There are several factors that are essential for my research which include but are not limited to Innovative ideas, troubleshooting, excellent team work, dedication and hard work, and, of course, funding and support from the federal agencies.

It may sound strange to some but one of my unforgettable moments in science was when I saw the proteins running in SDS-PAGE gel with blue loading-dye and rainbow marker during my bachelor’s courses. We all have read the theory of SDS-PAGE technique in the chromatography books but it was so satisfying when I saw it for the first time and then successfully did it by myself after 5-6 times of failure.
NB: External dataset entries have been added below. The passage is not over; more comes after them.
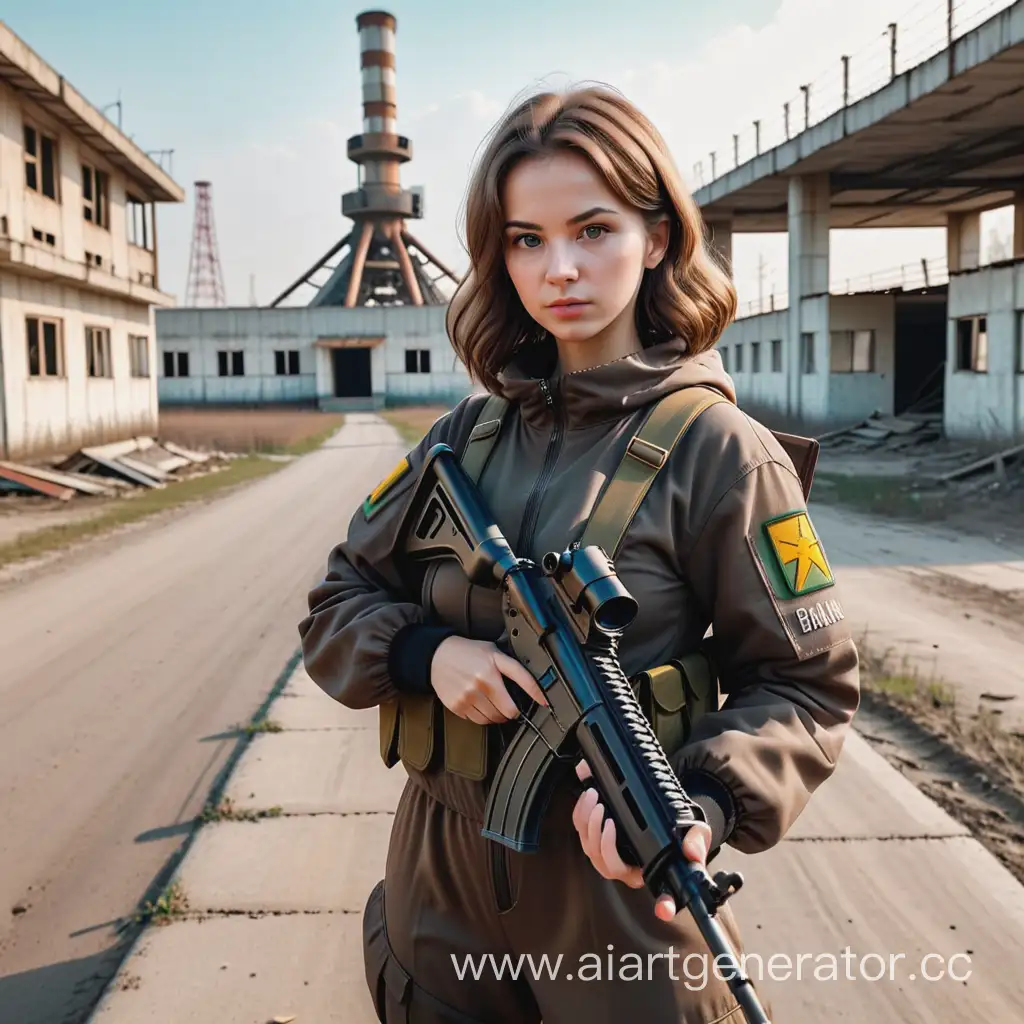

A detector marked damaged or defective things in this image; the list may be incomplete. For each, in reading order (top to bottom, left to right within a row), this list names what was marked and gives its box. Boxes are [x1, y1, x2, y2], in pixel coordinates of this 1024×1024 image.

broken window [23, 122, 58, 198]
broken window [82, 161, 110, 228]
broken window [125, 195, 153, 251]
broken window [25, 317, 64, 378]
broken window [85, 325, 112, 378]
broken window [129, 335, 149, 376]
broken window [161, 350, 190, 378]
broken window [218, 352, 245, 376]
broken window [274, 348, 301, 376]
broken window [401, 350, 430, 374]
broken window [954, 317, 987, 374]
I would like to share one more unforgettable moment in science. I was learning animal surgery during my postdoctoral training to insert catheter tubing in the femoral artery and vein in the rats for blood pressure monitoring. It felt so difficult and at one point I thought I would not be able to do this. However, after repeated failures and continued practice, I was finally able to insert the femoral artery and vein catheter successfully.

At the same meeting, I met Dr. Martin Chalfie, who won the 2008 Nobel Prize for Chemistry for his contribution and development of Green Fluorescent Protein. These scientific talks and knowledge gave me strength and enthusiasm to pursue a career in science.

I will be attending the American Heart Association Council on Hypertension in September 2017, and the American Society of Nephrology Kidney Week in November 2017.

The furthest I have traveled to attend a conference was from Detroit, MI to San Diego, CA for the Experimental Biology meeting in 2016.

In the future I would like to specifically focus on the renovascular genetic and molecular mechanisms contributing to high blood pressure-induced vascular and organ damage.

My role model is my current mentor Dr. Oscar A. Carretero. He played a key role in contributing significantly to our current knowledge of the Kallikrein-Kinin System. He was the first person to show the source and localization of kallikrein peptidase in the distal segment of the Nephron.

My scientific goal is to provide new insights in identifying novel mechanisms involved in hypertension and cardiovascular diseases by employing biochemical, molecular and immunological tools. I believe that through my research I can significantly advance the current knowledge in hypertension, which may help to improve the lives of all people with high blood-pressure related morbidity.

My advice for talented emerging scientists is to stay focussed, work hard, read papers to understand the current research in your field, develop innovative ideas and critical thinking and ask questions even if you think they are stupid. My mentor always says that the only stupid question is the one that you don’t ask!